**STATED EXERCISE**
Render the listing from the line with "Taking stock of" through the end of the listing as a two-column CSV with the columns text and answer. Give one row per entry, put each field in quotation marks, and replace line breaks with spaces.

* * * *

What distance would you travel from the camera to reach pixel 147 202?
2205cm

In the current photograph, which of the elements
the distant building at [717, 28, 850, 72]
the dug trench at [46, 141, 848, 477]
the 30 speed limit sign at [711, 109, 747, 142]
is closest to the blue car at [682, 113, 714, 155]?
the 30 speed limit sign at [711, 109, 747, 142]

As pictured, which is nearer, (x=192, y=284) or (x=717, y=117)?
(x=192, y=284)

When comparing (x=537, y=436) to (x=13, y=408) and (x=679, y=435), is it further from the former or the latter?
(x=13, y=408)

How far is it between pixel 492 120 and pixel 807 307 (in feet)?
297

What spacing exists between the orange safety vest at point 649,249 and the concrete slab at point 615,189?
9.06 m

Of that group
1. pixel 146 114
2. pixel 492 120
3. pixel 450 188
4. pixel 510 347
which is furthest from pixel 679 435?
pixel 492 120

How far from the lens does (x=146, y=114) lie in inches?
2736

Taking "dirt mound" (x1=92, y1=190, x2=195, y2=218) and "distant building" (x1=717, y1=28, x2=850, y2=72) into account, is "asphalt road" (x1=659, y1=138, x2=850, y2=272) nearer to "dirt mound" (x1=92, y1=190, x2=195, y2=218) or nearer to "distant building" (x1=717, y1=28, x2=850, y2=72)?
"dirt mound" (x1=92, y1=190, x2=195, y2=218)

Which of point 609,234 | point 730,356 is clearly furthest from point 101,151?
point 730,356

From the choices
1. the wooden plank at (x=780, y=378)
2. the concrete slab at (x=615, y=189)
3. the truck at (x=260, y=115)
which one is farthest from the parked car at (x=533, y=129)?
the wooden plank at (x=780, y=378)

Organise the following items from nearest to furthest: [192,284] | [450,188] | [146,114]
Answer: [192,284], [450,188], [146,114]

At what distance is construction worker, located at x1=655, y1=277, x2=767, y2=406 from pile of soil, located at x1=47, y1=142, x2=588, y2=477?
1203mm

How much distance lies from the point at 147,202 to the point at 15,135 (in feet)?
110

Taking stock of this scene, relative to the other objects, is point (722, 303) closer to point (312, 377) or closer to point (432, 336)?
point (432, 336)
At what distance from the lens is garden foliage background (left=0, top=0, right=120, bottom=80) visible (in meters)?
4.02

* * * *

**RESPONSE TO THIS TASK**
text,answer
"Taking stock of this scene, relative to the other objects, is point (722, 303) closer to point (312, 377) or closer to point (432, 336)?","point (432, 336)"
"At what distance from the lens is garden foliage background (left=0, top=0, right=120, bottom=80) visible (in meters)?","4.02"